You know amphibrachs better than you think. It’s the metrical foot used in limericks. ‘There once was’. That’s an amphibrach. Syllables can be whole words too, not just bits of words. They can be bits of words, but remember what we said about building blocks. They are put together to make bigger things. Let’s nip back to limericks. 

 
Nantucket
There once was a man from Nantucket’. 
There are three amphibrachs right away. The best way I know to hear this is to read it aloud and clap your hands together on the stresses. Try it yourself. 
‘There once was / a man from / Nan tuck et’. 
Got it?   
Quiet Clap Quiet. Breve Macron Breve. Unstressed, Stressed, Unstressed.
Am- phi -brach. 

Right, let’s move the stress to the end of the metrical foot. That will give us the pattern of unstressed, unstressed, stressed syllables. This one is called an ‘anapaest’. Sorry for this, but it’s more Greek. It means ‘struck back’ and in essence it’s a backward dactyl, it’s a dactyl that has been reversed, a dactyl that has been struck back. 

Backward Ptero-flying-things

Anapaests are not really all that common. They are used, but they are mainly used for effect, switching the metre of a line to add emphasis or to break the rhythm of a poetic line. Fine. That’s dactyls, amphibrachs and anapaests. You can jiggle the syllables around and come up with other combinations. 

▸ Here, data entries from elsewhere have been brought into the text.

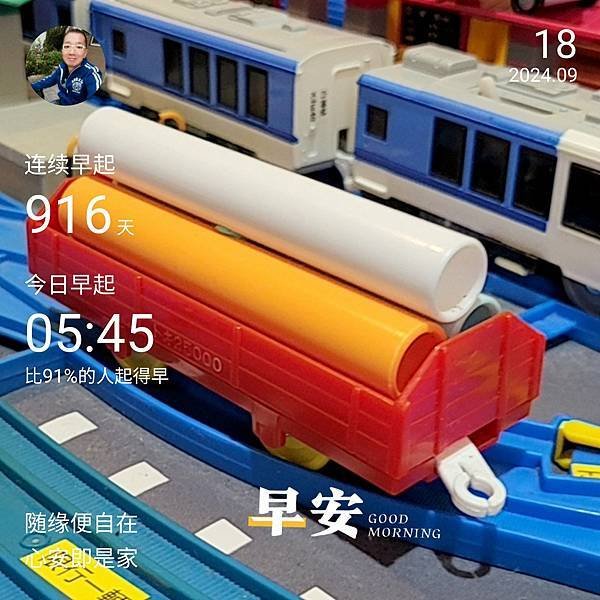 Plarail 紅色貨車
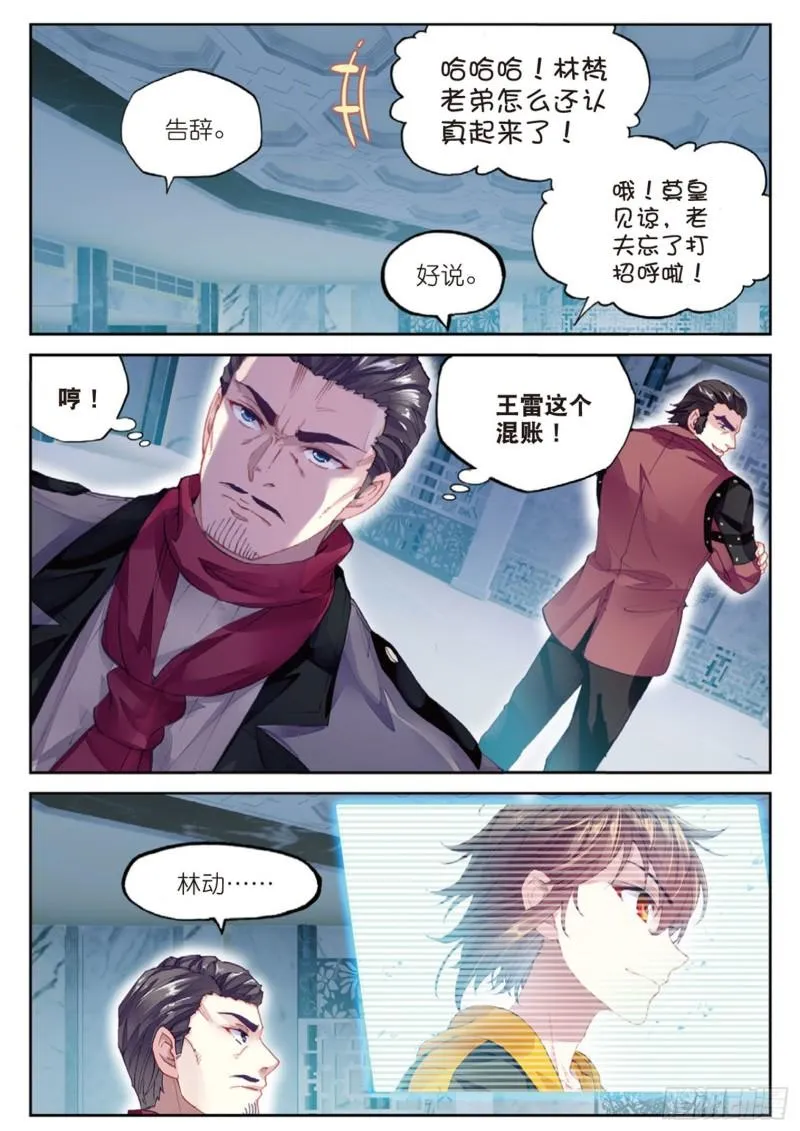98 般配与魄力（下） 第7页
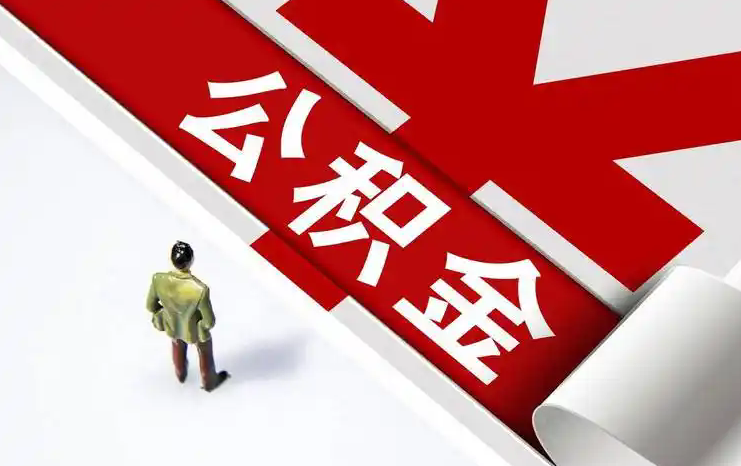 重庆按揭房公积金代办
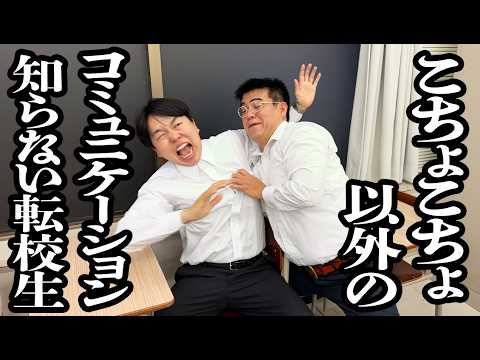 コミュニケーション方法が、「こちょこちょ」頼りすぎる転校生【ジェラードン】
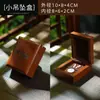Jade de Hetian joyería caja de almacenamiento de joyería pulsera de gama alta caja de embalaje de pulsera caja con asa para colgante de collar caja de regalo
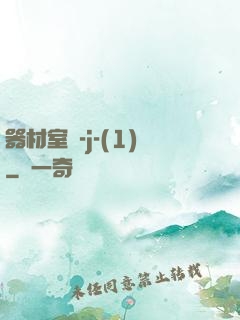 器材室輪-j-(1)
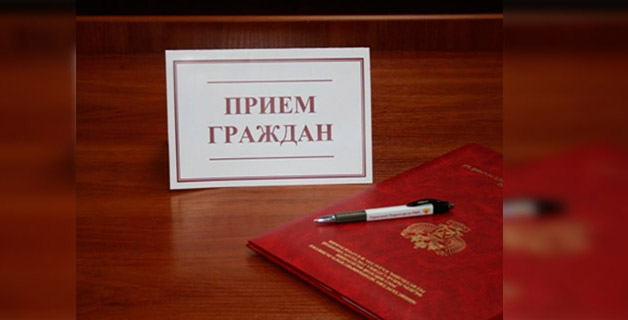 График приема граждан руководящим составом ОМВД России  по Терскому району на май 2026 года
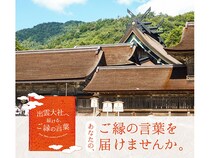 島根県観光連盟が縁結びの日に「出雲大社へ届ける、ご縁の言葉」を募集開始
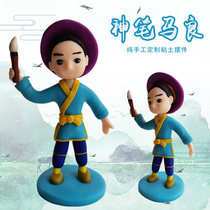 Rainbow Bridge hand made 80 nostalgic soft pottery doll magic pen Ma Liang doll ornaments pure handmade custom store manager recommended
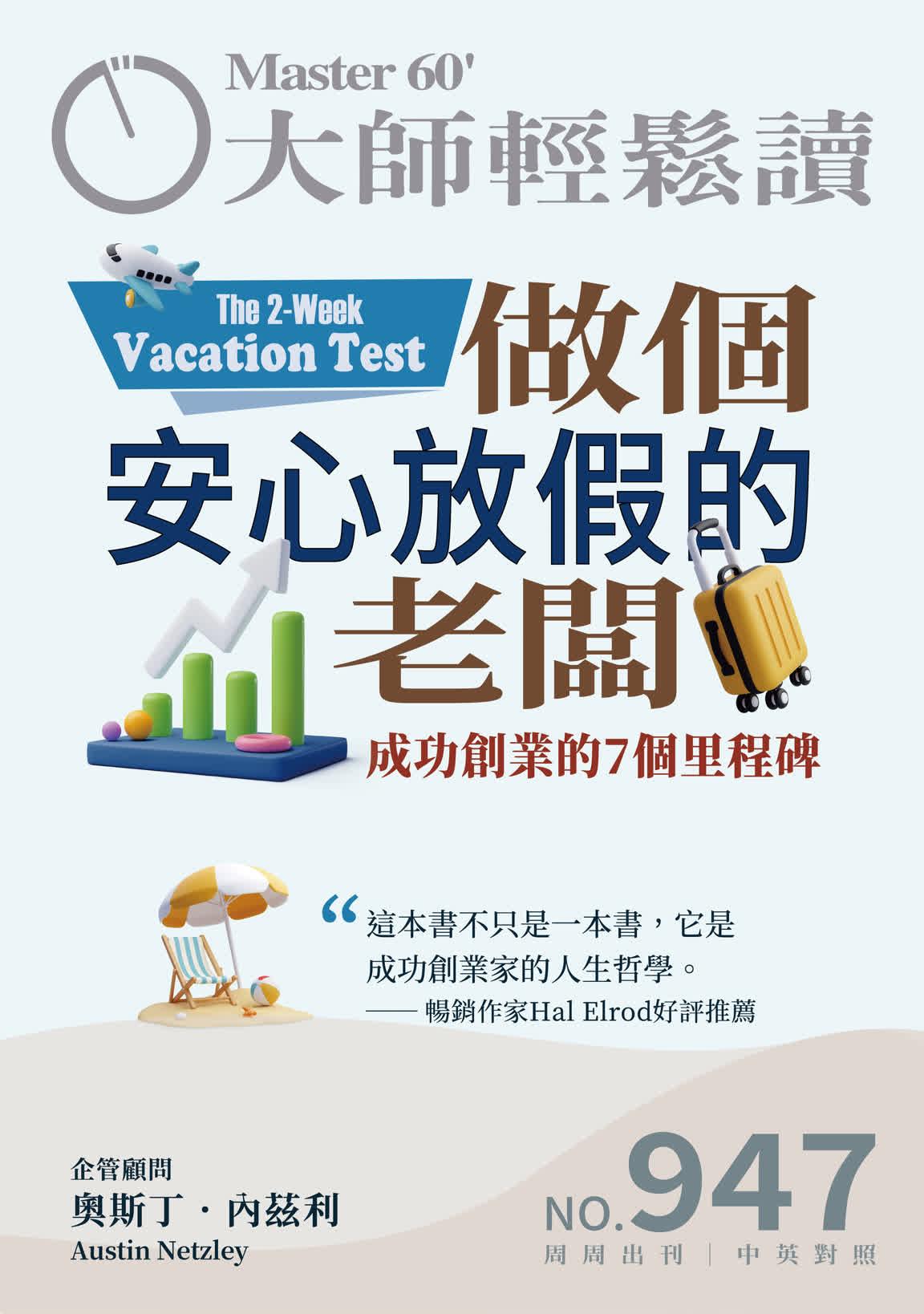 大師輕鬆讀 NO.947 做個安心放假的老闆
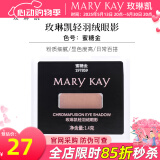 玫琳凯轻羽绒眼影立体大眼四色彩妆珠光新款化妆品易上色 蜜糖金
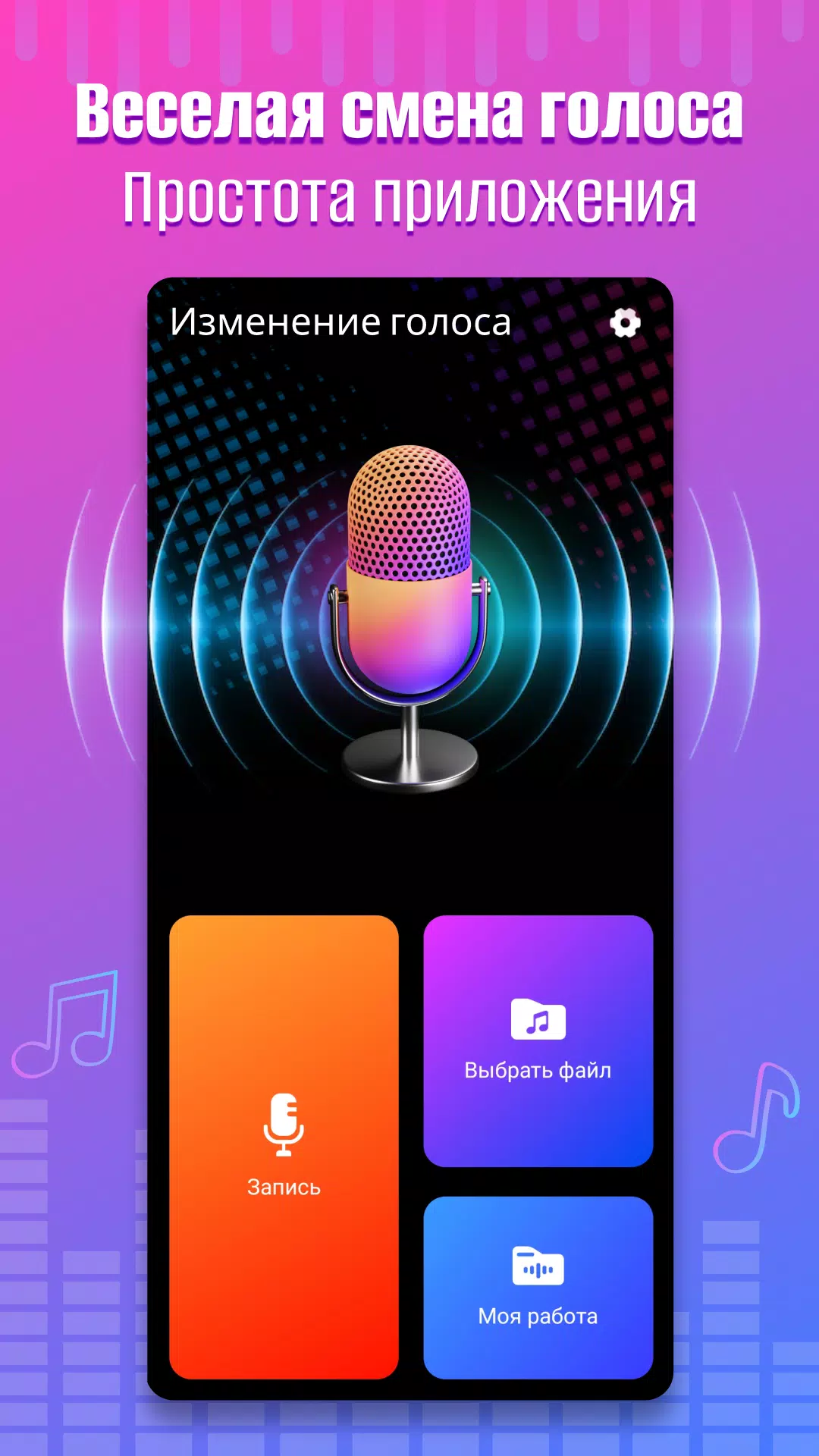 Скачать Изменитель Голоса APK Для Android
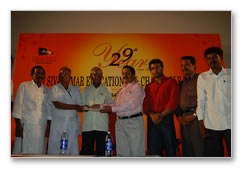 Sri Sivakumar Educational & Charitable Trust - 29th Year Celebrations Gallery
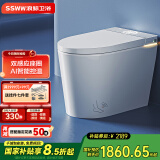浪鲸（SSWW）卫浴小哆啦智能马桶无水压限制家用小户型自动坐便器座便器 019A【全功能丨自动翻盖】 305/300mm 【配件齐全】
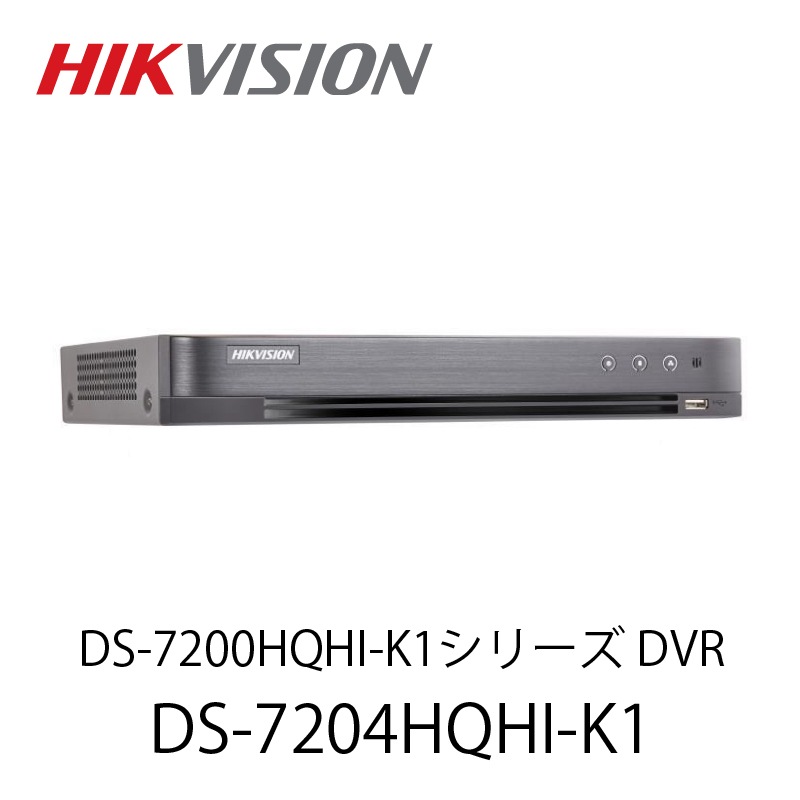HIKVISION DS-7200HQHI-K1シリーズ DVR(DS-7204HQHI-K1)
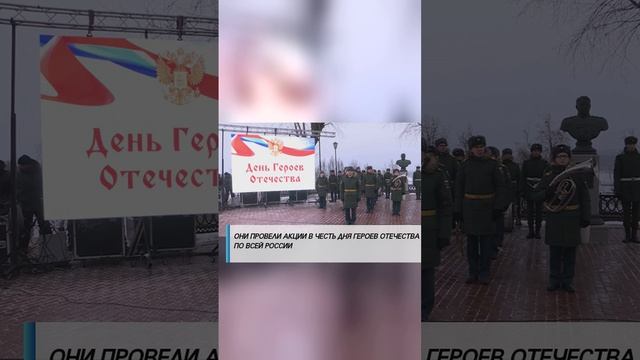 св (4)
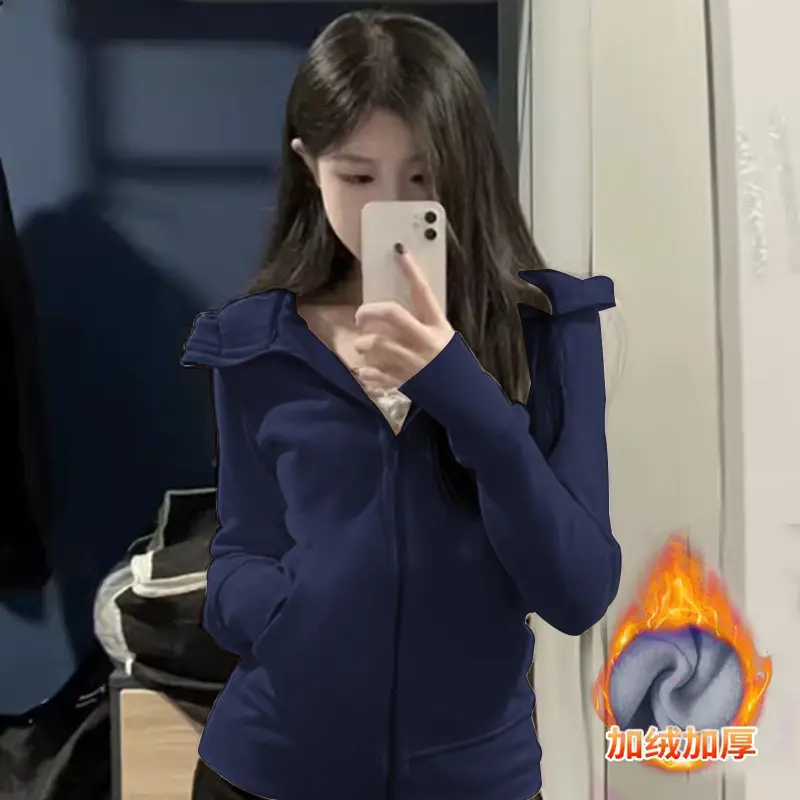 Navy blue velvet style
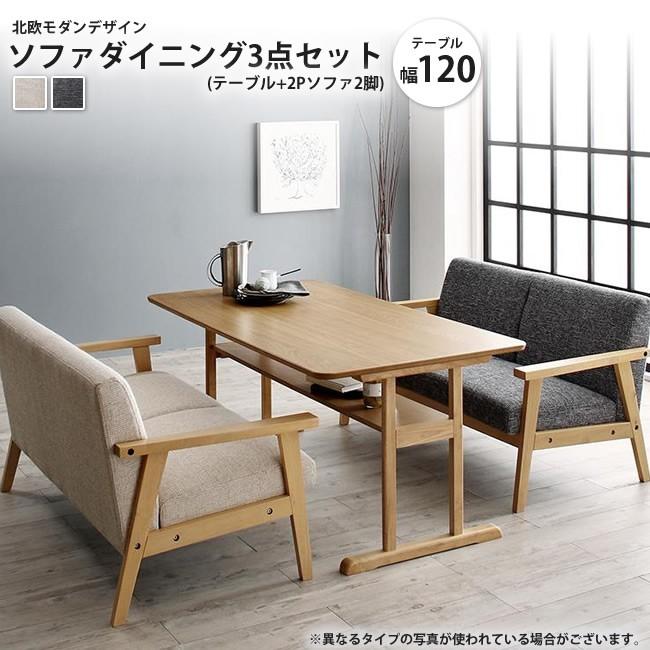 ダイニング3点セット テーブル 2pソファ2脚 W1 北欧モダンソファーダイニング ダイニングテーブルセット 100b インテリアshop カーサリア 通販 Yahoo ショッピング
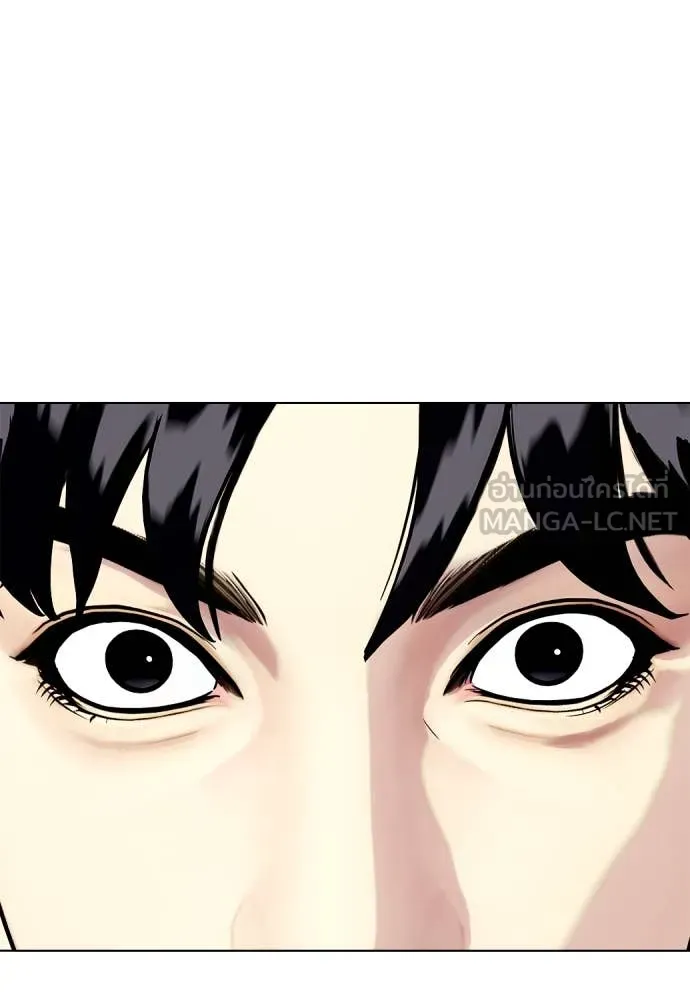 หมาหัวเน่า ตอนที่ 127 รูปที่ 164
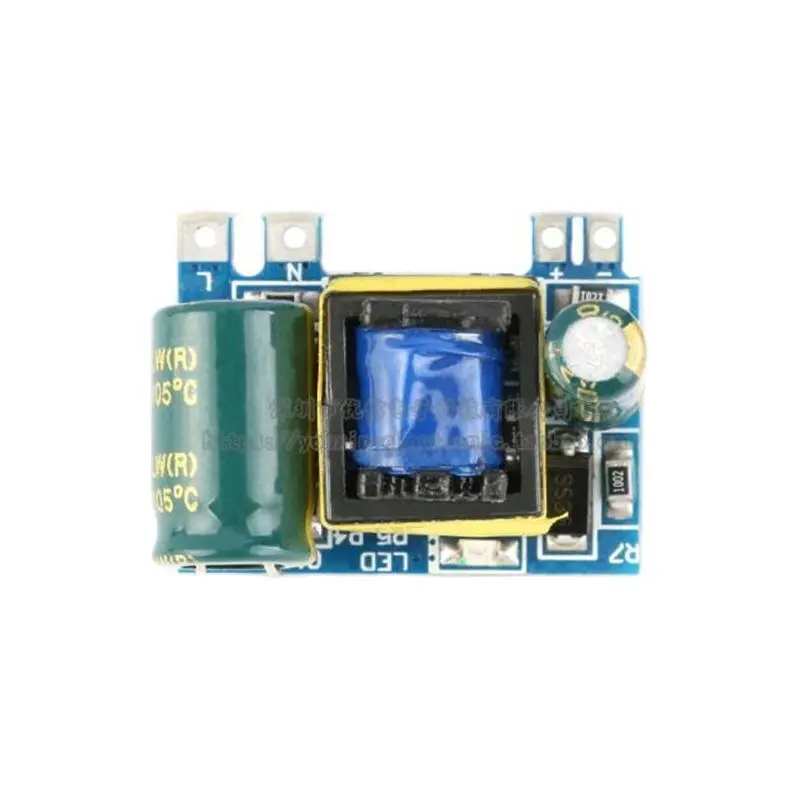 

12V300A (3.5W) Isolation Switch Power Module AC-DC/220V to 12V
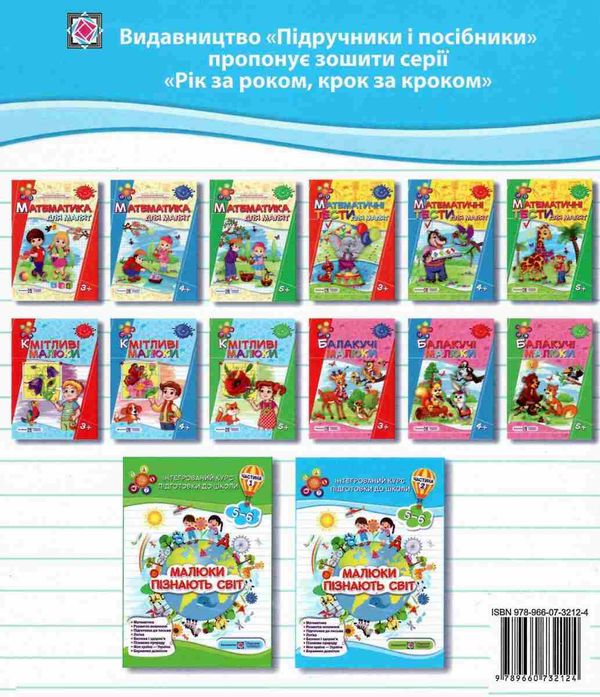малюки пізнають світ 5-6 років частина 2 книга    інтегрований курс підго РОЗПРОДАЖ Ціна (цена) 75.90грн. | придбати  купити (купить) малюки пізнають світ 5-6 років частина 2 книга    інтегрований курс підго РОЗПРОДАЖ доставка по Украине, купить книгу, детские игрушки, компакт диски 5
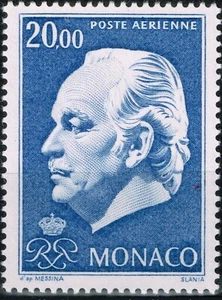 TIMBRE MONACO POSTE AERIENNE EFFIGIE DU PRINCE N° 99 NEUF** GOMME SANS CHARNIERE - Picture 1 of 1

Obviously, there are tri-syllables that are completely stressed, (woh, steady syllables, have a minute). All three parts have equal importance; you get this in names quite a lot. Great North Road. Great White Hope. All the stresses are given the same importance. Want a name? It’s called a molossus

Its polar opposite has no stressed syllables at all (whu, sorted fellah), and that’s called a tribrach, which is something so unstressed that its very existence is questioned. 
Tribrach cool wi’ dat, mon. Tribrach fine.